# any reports at all



## t_dog755 (Jul 31, 2005)

well not sure if i can name this dam or not but how is the fishing at the foot dam.i hvae fished the tippy did good .since i am new to salom fishing but i want to be able to try as many spots as i can and learn as much as i can but i like to see a few reports on this side of the state .if there is any since what i have read abot the east side being so bad right now.just like to read a few reports though,or any kinda reports would be great


----------



## Mags (Apr 10, 2002)

In two words: very slow! The cooler weather might start bringing in a few more, but very few and far between the first half of this past week. An odd fish taken below the dam and at the Highbanks on small spoons. A few more fish seen at the gravel bluff but they were really movin'. Seemed like the best doings were at the pierhead at dawn and just before from a couple we talked with out there. Light pressure, overall. Happy to see the DNR in the evening by the dam checking things out. They also commented that it's been very slow so far from their observations and contacts.


----------



## weekendredneck (Feb 16, 2002)

I was there on Sat. landed 2, but not many fish in yet. I'll try to post the pics later.
Tom


----------



## t_dog755 (Jul 31, 2005)

well thanks for the report ,also what where you useing to fish them and how long where you fishing,but most of all where there alot of other guys fishing.love to see the pic's as soon as you get them up .good luck next trip if you go anytime soon .


----------



## weekendredneck (Feb 16, 2002)

http://www.michigan-sportsman.com/photopost/data/531/medium/Oscoda_male.jpg


http://www.michigan-sportsman.com/photopost/data/531/medium/Oscoda_female2.jpg

I don't think I did that right. I read how to post the pics, but I'm not seeing the picture icon.

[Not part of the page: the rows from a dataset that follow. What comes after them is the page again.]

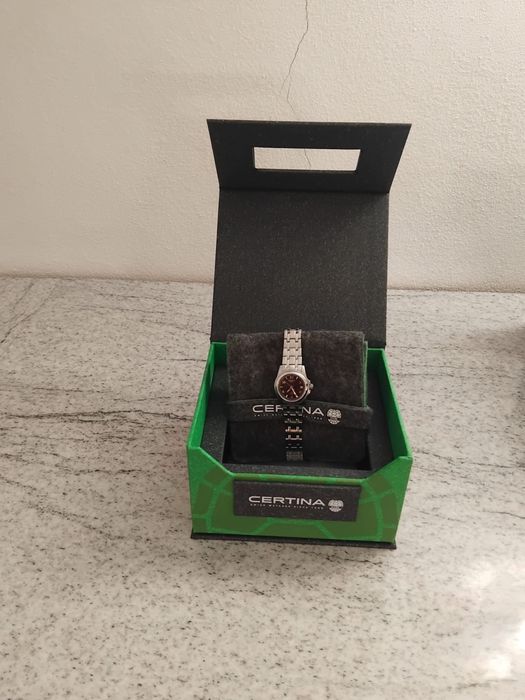 Ceas Certina dama nou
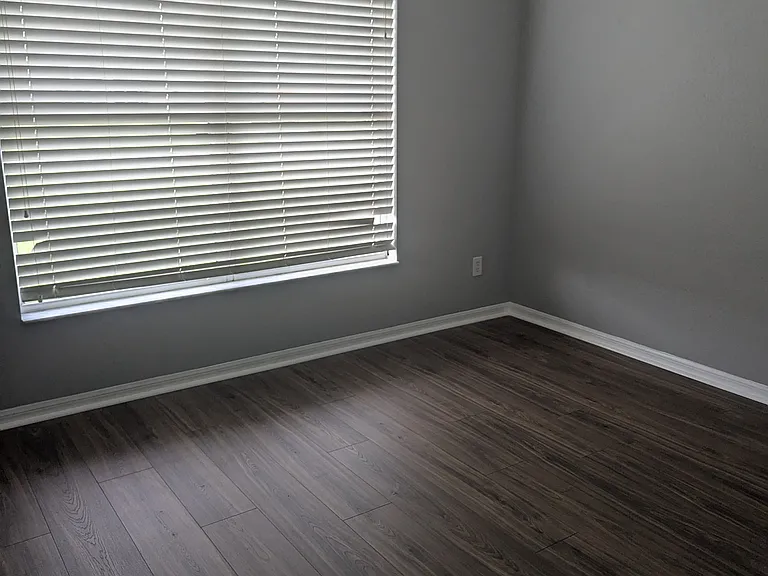 555 Windermere Dr — Photo 9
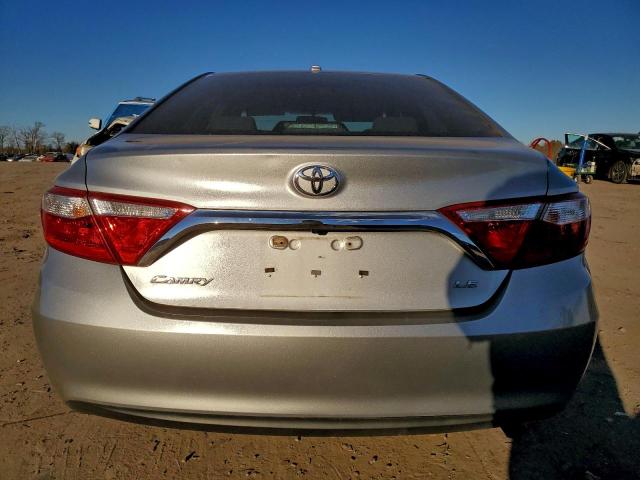 Toyota Camry Le Image 4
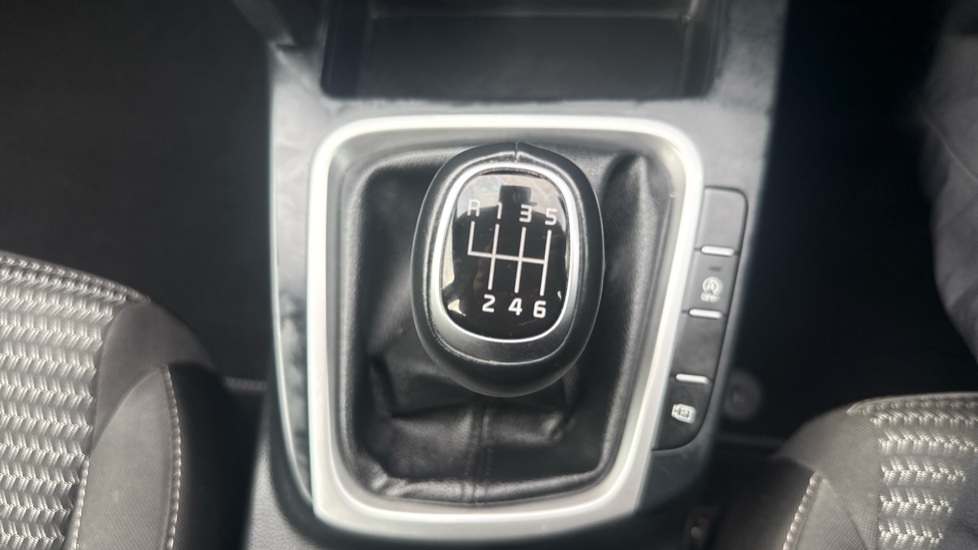 Kia Xceed 1.5T GDi ISG 2 5dr Petrol Hatchback - Image 28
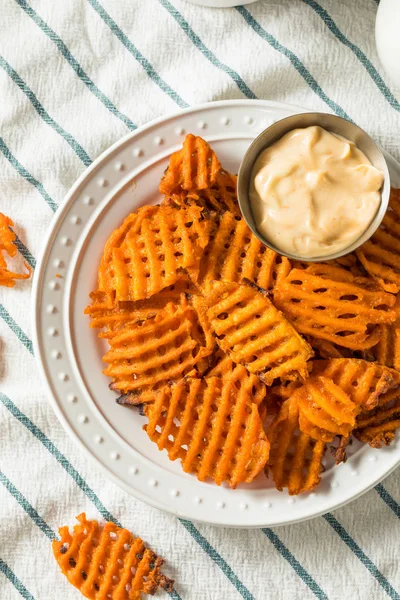 Batata doce caseira Waffle Fries — Fotografia de Stock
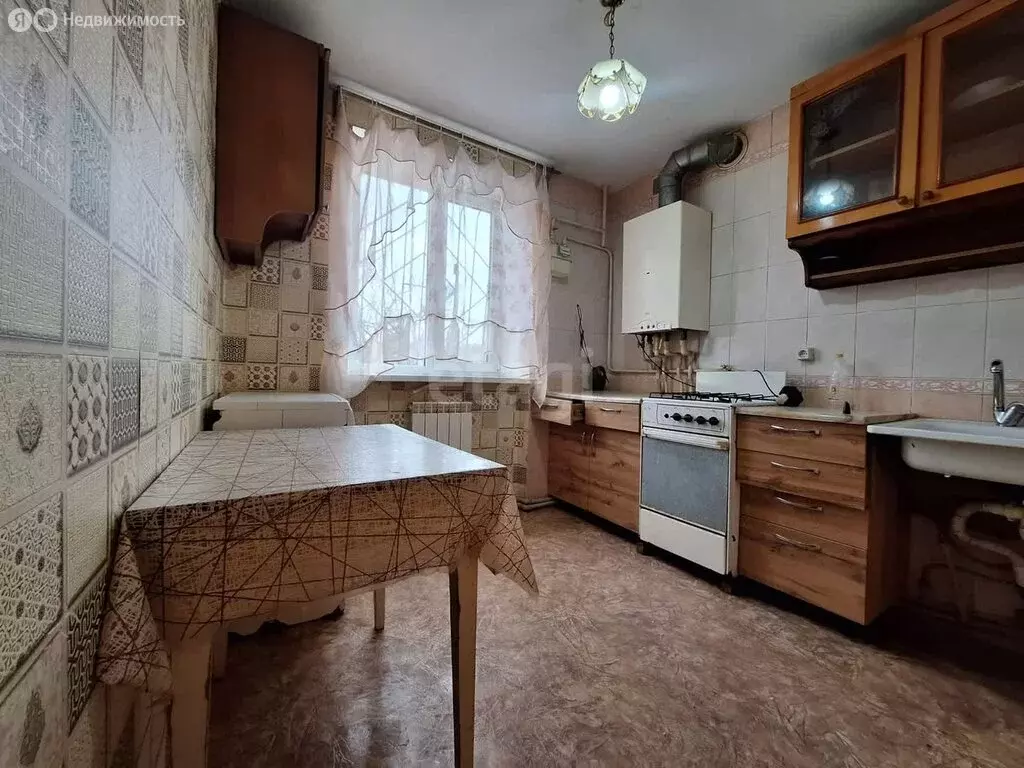 2-комнатная квартира: Новофёдоровка, улица Героев, 6 (47.4 м) - Фото 1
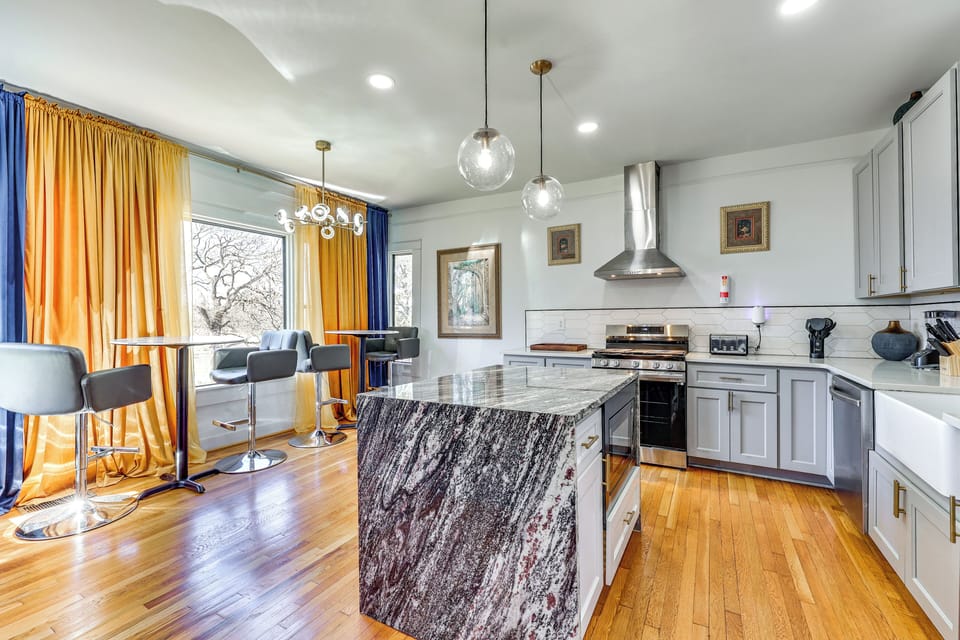 House (4 Bedrooms) | Interior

I was using ESL's. I was fishing for about 3 hours. The normal places (the dam, high banks, ect.) had alot of guys. I didn't even try those spots. I went for a hike and found a nice hole that was holding some fish.

Tom


----------



## weekendredneck (Feb 16, 2002)

I couldn't get the pics to load so I changed my avitar to one of the pics from saturday. It's small, but it's the only way I could get it in a post.

Tom


----------



## t_dog755 (Jul 31, 2005)

thank you for the info and nice fish looks bigger then the one i got a tippy a few weeks ago.


----------



## scoot (Jul 4, 2001)

hey weekendredneck, those catseyes are nice arent they?


----------



## weekendredneck (Feb 16, 2002)

Yeah, I really like them. My wife got me them for Christmas, I use them whenever I fish at night. Make retying alot easier, and there not as bulky as a head lamp.
Tom


----------



## NEMichsportsman (Jul 3, 2001)

Heres one:










And the other:


----------



## weekendredneck (Feb 16, 2002)

Thanks NEMichsportsman! 
Tom


----------